In the backend, follow these steps:

  1. For new users:

    • Create a new user account with the received inputs for new users.
    • Ensure that the new user account is identical to the regular user accounts within your authorization system.
    • Generate a random password for the user.
    • Send an email to the user with the generated password so they can log in to the service outside of the host app environment (e.g., on a Desktop or through a standalone native app).

  2. For existing users:

    • If the user already exists in your database, generate an authorization token for the user and return it.

  3. Return the access token:

    • At the end of the login process, generate an authorization token.
    • The authorization token will serve as proof that the API calls made are from a specific user.
    • You can also specify the session expiry time according to your preferences.

Example:

curl --location --request POST '[YOUR_SERVER_URL]/get_auth_token/' \
--header 'Authorization: Basic {{BASE64_ENCODED_APP_ID_AND_SECRET_KEY}}' \
--header 'Content-Type: application/json' \
--data-raw '{
	"reference": "{{HOSTAPP_USER_REFERENCE}}",
	"email": "{{USER_EMAIL}}",
	"phone": "{{USER_PHONE}}",
	"first_name": "{{USER_FIRST_NAME}}"
	"last_name": "{{USER_LAST_NAME}}"
}'

Add Get Token URL and Required Fields to miniapp settings

On the My miniapps page, choose the miniapp, and go to settings. Enter Get Auth Token URL and Required field in the appropriate input fields.
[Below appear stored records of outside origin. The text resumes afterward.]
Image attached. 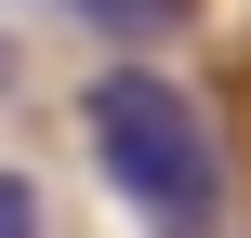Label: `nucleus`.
Segmentation results:
<instances>
[{"instance_id": "nucleus-3", "label": "nucleus", "mask_w": 251, "mask_h": 238, "mask_svg": "<svg viewBox=\"0 0 251 238\" xmlns=\"http://www.w3.org/2000/svg\"><path fill=\"white\" fill-rule=\"evenodd\" d=\"M0 238H40V185L26 172H0Z\"/></svg>"}, {"instance_id": "nucleus-2", "label": "nucleus", "mask_w": 251, "mask_h": 238, "mask_svg": "<svg viewBox=\"0 0 251 238\" xmlns=\"http://www.w3.org/2000/svg\"><path fill=\"white\" fill-rule=\"evenodd\" d=\"M79 13H93V26H119V40H146V26H172L185 0H79Z\"/></svg>"}, {"instance_id": "nucleus-1", "label": "nucleus", "mask_w": 251, "mask_h": 238, "mask_svg": "<svg viewBox=\"0 0 251 238\" xmlns=\"http://www.w3.org/2000/svg\"><path fill=\"white\" fill-rule=\"evenodd\" d=\"M79 132H93L106 185L132 199L146 238H225V146H212V119H199L185 79H159V66H106V79L79 93Z\"/></svg>"}]
</instances>
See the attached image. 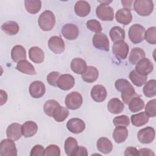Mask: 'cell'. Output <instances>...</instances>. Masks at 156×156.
I'll list each match as a JSON object with an SVG mask.
<instances>
[{
  "label": "cell",
  "instance_id": "6da1fadb",
  "mask_svg": "<svg viewBox=\"0 0 156 156\" xmlns=\"http://www.w3.org/2000/svg\"><path fill=\"white\" fill-rule=\"evenodd\" d=\"M38 24L41 30L49 31L52 29L55 24V18L54 13L50 10H45L40 15Z\"/></svg>",
  "mask_w": 156,
  "mask_h": 156
},
{
  "label": "cell",
  "instance_id": "7a4b0ae2",
  "mask_svg": "<svg viewBox=\"0 0 156 156\" xmlns=\"http://www.w3.org/2000/svg\"><path fill=\"white\" fill-rule=\"evenodd\" d=\"M133 9L140 16H149L153 11L154 3L151 0H136L134 1Z\"/></svg>",
  "mask_w": 156,
  "mask_h": 156
},
{
  "label": "cell",
  "instance_id": "3957f363",
  "mask_svg": "<svg viewBox=\"0 0 156 156\" xmlns=\"http://www.w3.org/2000/svg\"><path fill=\"white\" fill-rule=\"evenodd\" d=\"M145 32V29L143 26L139 24H133L129 30V38L133 43H140L144 39Z\"/></svg>",
  "mask_w": 156,
  "mask_h": 156
},
{
  "label": "cell",
  "instance_id": "277c9868",
  "mask_svg": "<svg viewBox=\"0 0 156 156\" xmlns=\"http://www.w3.org/2000/svg\"><path fill=\"white\" fill-rule=\"evenodd\" d=\"M65 102L67 108L74 110L80 107L83 102V98L79 93L73 91L66 95Z\"/></svg>",
  "mask_w": 156,
  "mask_h": 156
},
{
  "label": "cell",
  "instance_id": "5b68a950",
  "mask_svg": "<svg viewBox=\"0 0 156 156\" xmlns=\"http://www.w3.org/2000/svg\"><path fill=\"white\" fill-rule=\"evenodd\" d=\"M1 156H16L17 149L13 140L10 138L4 139L0 144Z\"/></svg>",
  "mask_w": 156,
  "mask_h": 156
},
{
  "label": "cell",
  "instance_id": "8992f818",
  "mask_svg": "<svg viewBox=\"0 0 156 156\" xmlns=\"http://www.w3.org/2000/svg\"><path fill=\"white\" fill-rule=\"evenodd\" d=\"M97 17L102 21H112L114 18V11L108 4H101L96 9Z\"/></svg>",
  "mask_w": 156,
  "mask_h": 156
},
{
  "label": "cell",
  "instance_id": "52a82bcc",
  "mask_svg": "<svg viewBox=\"0 0 156 156\" xmlns=\"http://www.w3.org/2000/svg\"><path fill=\"white\" fill-rule=\"evenodd\" d=\"M129 51V46L124 41H116L114 43L112 47L113 54L116 58L121 60H124L127 58Z\"/></svg>",
  "mask_w": 156,
  "mask_h": 156
},
{
  "label": "cell",
  "instance_id": "ba28073f",
  "mask_svg": "<svg viewBox=\"0 0 156 156\" xmlns=\"http://www.w3.org/2000/svg\"><path fill=\"white\" fill-rule=\"evenodd\" d=\"M155 130L153 127L148 126L140 130L137 134L139 141L143 144H149L155 138Z\"/></svg>",
  "mask_w": 156,
  "mask_h": 156
},
{
  "label": "cell",
  "instance_id": "9c48e42d",
  "mask_svg": "<svg viewBox=\"0 0 156 156\" xmlns=\"http://www.w3.org/2000/svg\"><path fill=\"white\" fill-rule=\"evenodd\" d=\"M92 41L96 48L104 51H109V40L105 34L96 33L94 35Z\"/></svg>",
  "mask_w": 156,
  "mask_h": 156
},
{
  "label": "cell",
  "instance_id": "30bf717a",
  "mask_svg": "<svg viewBox=\"0 0 156 156\" xmlns=\"http://www.w3.org/2000/svg\"><path fill=\"white\" fill-rule=\"evenodd\" d=\"M48 45L50 50L55 54H60L65 50V42L58 36L51 37L48 40Z\"/></svg>",
  "mask_w": 156,
  "mask_h": 156
},
{
  "label": "cell",
  "instance_id": "8fae6325",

Authorizing users at different phases of miniapp experience

You can authorize users at different stages based on your miniapp’s user experience. This can occur either when the miniapp is launched or during the checkout process.

When authorization is triggered, the Boxo SDK will prompt the user for permission to transfer their data from the host app to the miniapp. Once the User approves the request, the miniapp receives the access token, indicating that the user is successfully authorized.

const handleLogin = async () => {
  try {
    const {
      // token string
      token
    } = await appboxo.login()
  } catch (error) {
    console.error(error)
    // Prompt authorization failure
  }
}
Notice During successful authorization, Boxo JS SDK automatically saves a token with ab_token key to cookies.

Logging out

Whenever you need to logout the user, you can call the logout() function, which will clear cookies and log out the user from the miniapp.

const handleLogout = async () => {
  try {
    await appboxo.logout()
  } catch (error) {
    console.error(error)
    // Prompt logout failure
  }
}

Security

You can secure the connection with the following methods.

IP Filter

You can set up an IP filter to secure the connection between Boxo and your miniapp. For security purposes, you should only accept requests from Boxo’s verified IP address (157.230.199.227). This ensures that the requests are coming from Boxo’s trusted servers, adding an extra layer of protection to the communication.

Authorization Header

Boxo will send requests with a Basic Authorization header containing the app_id and secret_key provided in the Dashboard. These credentials ensure that the requests are authenticated and that only authorized applications can access the resources within the miniapp.